The length of the comment period is doing real work. Under North Carolina’s own process for proposed Medicaid policies, the standard cycle is a 45-day initial comment period followed by a 15-day additional period when a policy is modified. Those windows collapse to 30 and 10 days in one specific circumstance: when the change is necessitated by an act of the General Assembly or a shift in federal law. The current draft carries a ten-day additional period, which places it squarely in that category. In other words, 8F is not being revised at the Department’s discretion. It is being conformed to statute.

The statute is House Bill 696, the Medicaid funding law that Governor Josh Stein signed on April 30 and that carries the most detailed set of ABA requirements the state has ever put into law. It arrived after a run of numbers that alarmed lawmakers. By the Department’s accounting, state and federal Medicaid spending on ABA in North Carolina climbed from 1.9 million dollars in 2020 to roughly 505 million in the fiscal year that ended in 2025, with a projection above 1 billion next year, a rise that the Department’s Secretary, Devdutta Sangvai, told legislators far outpaced the growth in autism diagnoses and could not be explained by expanded access alone. The state auditor has opened a review, and the attorney general, Jeff Jackson, said in April that his office is investigating. Acuity has covered the funding fight and the contours of the oversight framework in its earlier reporting on the HB 696 rate restoration.

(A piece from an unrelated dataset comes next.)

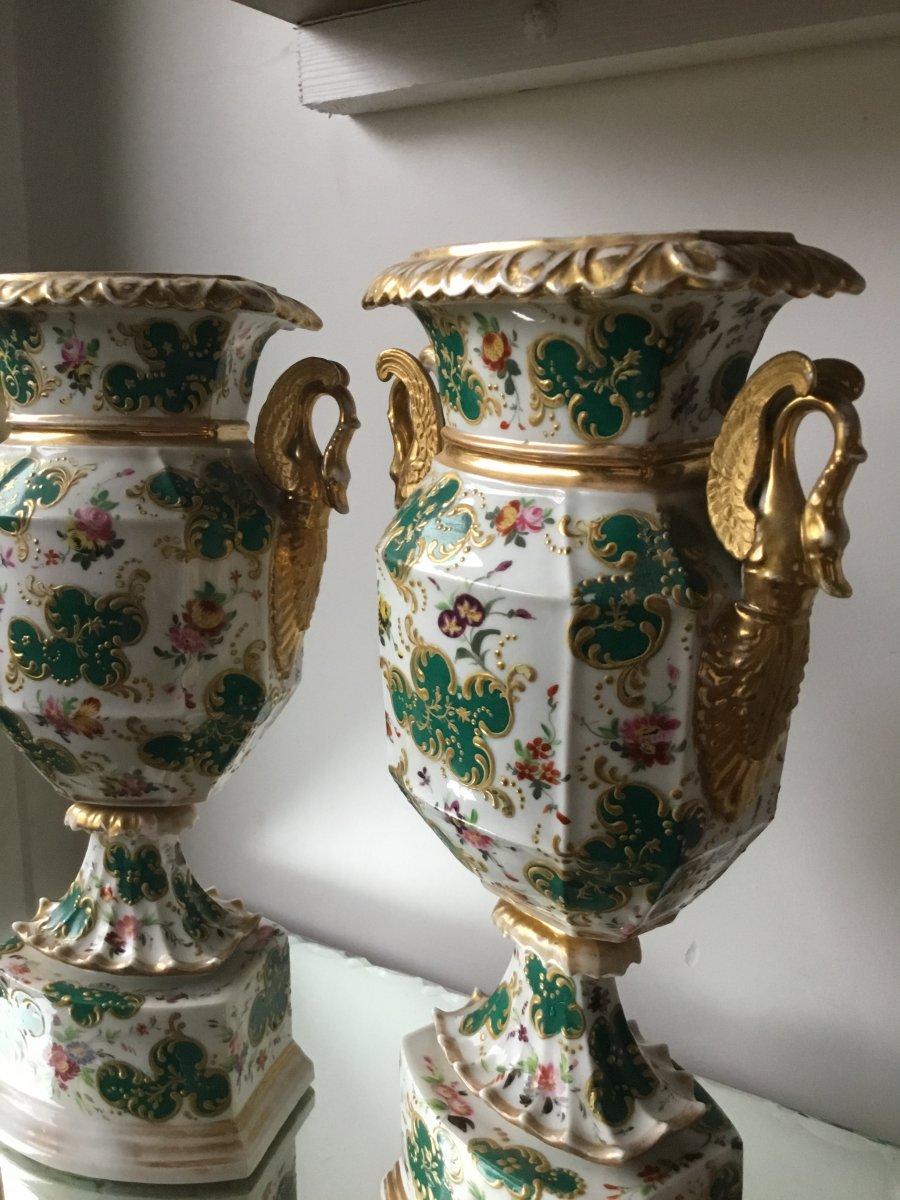 Paire De Vases Porcelaine De  Paris , époque Charles X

Telehealth Limits, an Out-of-State BCBA Ban, and a Workforce Cliff

Two provisions worry providers more than any documentation change. The first is telehealth. House Bill 696 caps remote supervision at no more than 50 percent of the time a technician spends with a patient; the draft policy tightens that further, to 20 percent. The second is geography. The law bars behavior analysts who live outside North Carolina from enrolling as out-of-state Medicaid providers, and pairs it with the 40-mile border rule. The imbalance is hard to miss. State licensure records show 4,010 people certified as behavior analysts to practice in North Carolina, of whom only 1,917 actually live in the state, with just 355 based in the four bordering states of South Carolina, Tennessee, Georgia, and Virginia. With the changes set to take effect on August 1 and no transition period built in, providers warn that practices cannot recruit and train replacements fast enough to avoid gaps in care.

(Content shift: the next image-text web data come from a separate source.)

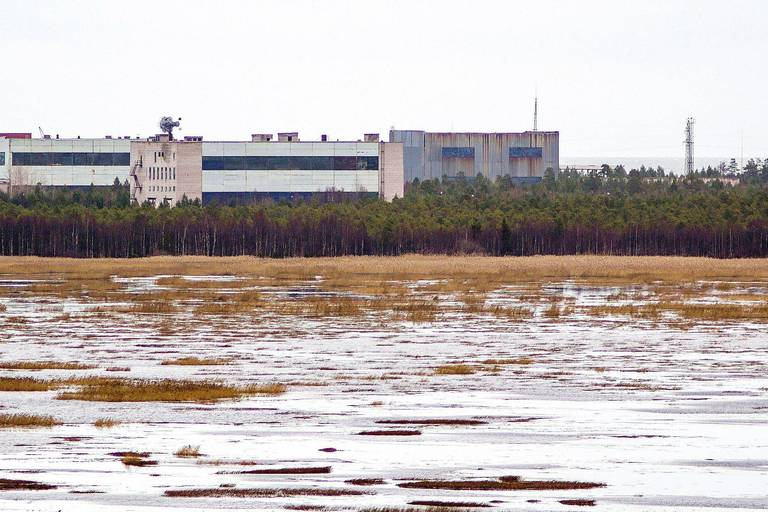 """A picture taken on November 9, 2011 shows buildings at a military base in the small town of Nyonoska in Arkhangelsk region. - Russia's nuclear agency chief on August 12 confirmed that five scientists killed last week were developing """"new weapons"""" and vowed to continue testing despite the explosion. (Photo by - / AFP)"""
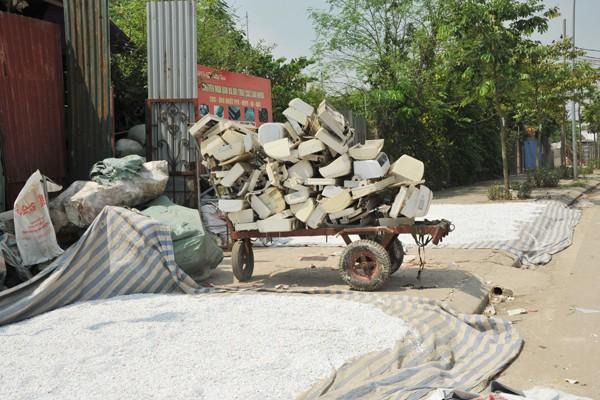 Nhiều mối nguy khó lường từ những kho tập kết phế thải nhựa khổng lồ ở làng Triều Khúc - Ảnh 5.
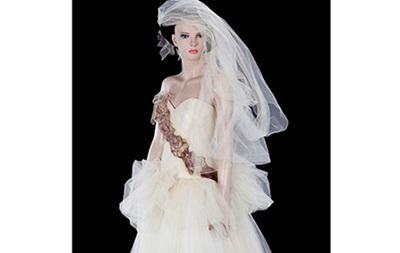 Свадебное платье Мадонны продадут с молотка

And here the ground is still shifting under the draft itself. House Bill 696 had called for reauthorizations every month for any child receiving more than 16 hours of therapy per week, a requirement providers argued was unworkable given that a single reauthorization can run to 50 pages and take weeks to assemble. A state budget approved in early July and signed by the Governor on July 7 softened that to once a quarter. The Department has said the policy has been revised to reflect the recent changes and will be posted in the coming days, which means the monthly-reauthorization language still visible in the current draft is already out of step with the law it is meant to implement.

That churn is exactly why some in the field counsel patience. Greg Nersessian, president of the Medicaid rate service MediRate, suggested it may be wise to wait until this second comment period closes, so that whatever emerges from it can be captured in one place rather than chased across successive drafts. It is sensible advice for a policy still in motion. We are publishing now because the direction is clear and the August 1 effective date is close, but the details are not yet fixed. Acuity will monitor the comment period and the promised revision, and will update this piece as the final policy takes shape.